In various embodiments, the method can include an operation of extruding 504 the dough. The method can also include an operation of cutting 506 the extruded dough to form individual pieces. However, in some embodiments, extruding and/or cutting operations can be omitted. In some embodiments, the discrete pieces of dough can be placed on a pan or support using other operations or other placement techniques. In various embodiments, no sheeting operations are performed. Surprisingly, it has been identified herein that gluten layers can be formed in the absence of performing a sheeting operation.
The method can include an operation of proofing 508 the individual pieces. Proofing can allow the dough to leaven and expand. Since proofing occurs after the dough composition is formed, the conditions of the proofing step can impact the formation of viscoelastic gluten networks with the dough.

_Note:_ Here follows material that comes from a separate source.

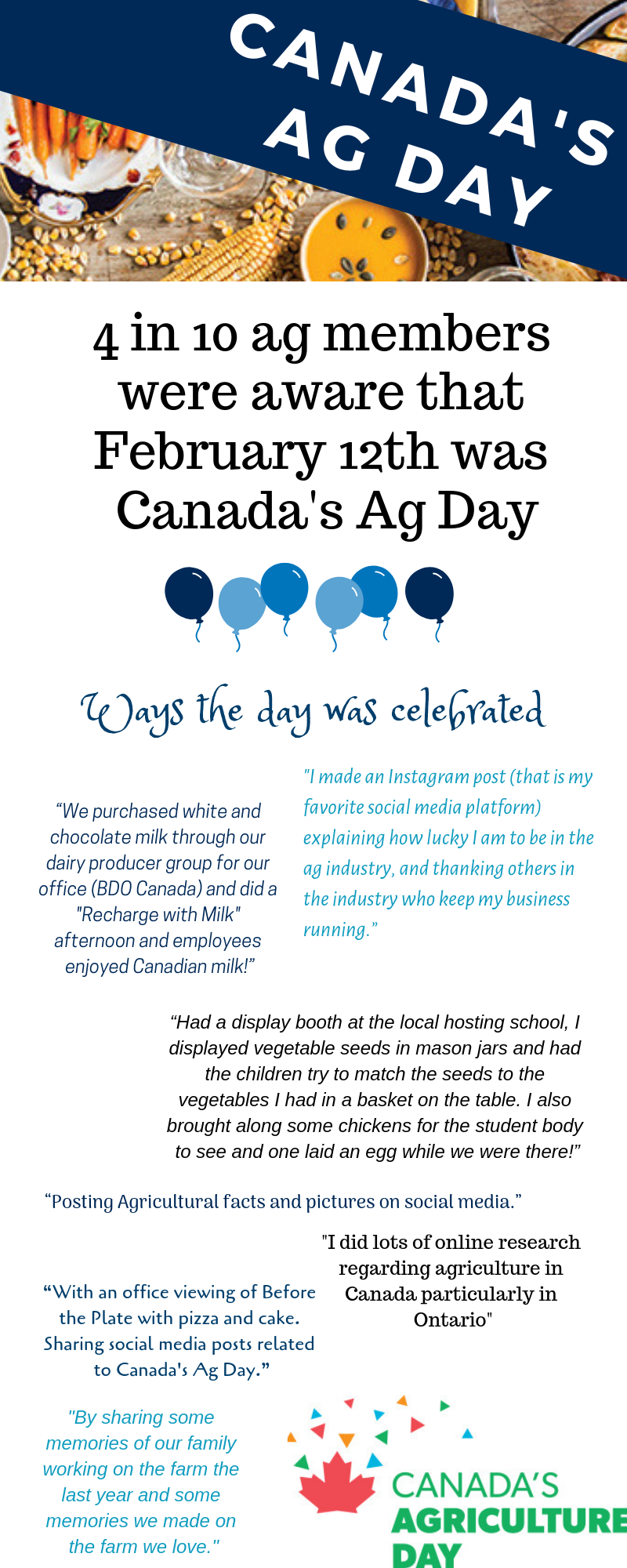 Canada_s_ag_day.png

In various embodiments, the proofing time is about 0, 1, 1.5, 2, 2.5, 3, 3.5, 4, 4.5, 5, 5.5, 6, 6.5, 7, 7.5, or 8 minutes. In some embodiments, the proofing time can fall within a range between any of the foregoing. In various embodiments, proofing can happen in an environment having an ambient temperature or a temperature greater than ambient such as about 80, 85, 90, 95, 100, 105, 110, 115, 120, 125, or 130 degrees Fahrenheit, or at a temperature falling within a range between any of the foregoing. In various embodiments, proofing can happen in an environment having ambient humidity or at a humidity of about 50, 60, 70, 80, 90, 95, or 98 percent relative humidity, or at a humidity falling within a range between any of the foregoing.
In various embodiments, proofing 508 the individual pieces can include exposing the individual pieces to a caustic bath. The caustic bath can be, for example, a caustic alkaline solution, such as an aqueous solution of sodium hydroxide and/or another base. Individual pieces can be dipped into the caustic bath or the caustic solution can be sprayed on or otherwise applied to individual pieces. In some embodiments, the exposure to the caustic solution can occur prior to forming discrete, individual pieces. In some embodiments the caustic solution can be at approximately room temperature, but in other embodiments the caustic solution may be kept warmer than room temperature.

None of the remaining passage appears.